» Excerpt to read
BEGIN

Someone apparently dowsing (possibly for ley lines) at Long MegFile:Wikipedia's W.svg stone circle, England.

Numerous controlled studies of dowsing (the first one being conducted in 1641[2]) have consistently demonstrated that it simply doesn't work; dowsers are no better than chance at detecting hidden metals or water. The continued support for dowsing is probably due to the phenomenon that if you dig down deep enough you will eventually find water. A dowser could point at random and the person could dig, and eventually hit water. This is nothing special about the dowser or the forked stick, coat hanger, or other "equipment" he or she is using.

END

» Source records

BEGIN

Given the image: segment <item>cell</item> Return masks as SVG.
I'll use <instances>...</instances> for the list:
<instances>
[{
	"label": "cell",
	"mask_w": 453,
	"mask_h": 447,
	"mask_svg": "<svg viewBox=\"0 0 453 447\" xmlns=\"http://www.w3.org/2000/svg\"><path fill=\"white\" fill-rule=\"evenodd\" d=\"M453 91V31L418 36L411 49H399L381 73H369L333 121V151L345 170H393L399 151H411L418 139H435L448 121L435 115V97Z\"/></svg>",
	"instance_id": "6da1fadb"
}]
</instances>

END

» Your goal
Print everything in the dowsing excerpt from "Someone apparently dowsing" down to "she is using.".

» Response
Someone apparently dowsing (possibly for ley lines) at Long MegFile:Wikipedia's W.svg stone circle, England.

Numerous controlled studies of dowsing (the first one being conducted in 1641[2]) have consistently demonstrated that it simply doesn't work; dowsers are no better than chance at detecting hidden metals or water. The continued support for dowsing is probably due to the phenomenon that if you dig down deep enough you will eventually find water. A dowser could point at random and the person could dig, and eventually hit water. This is nothing special about the dowser or the forked stick, coat hanger, or other "equipment" he or she is using.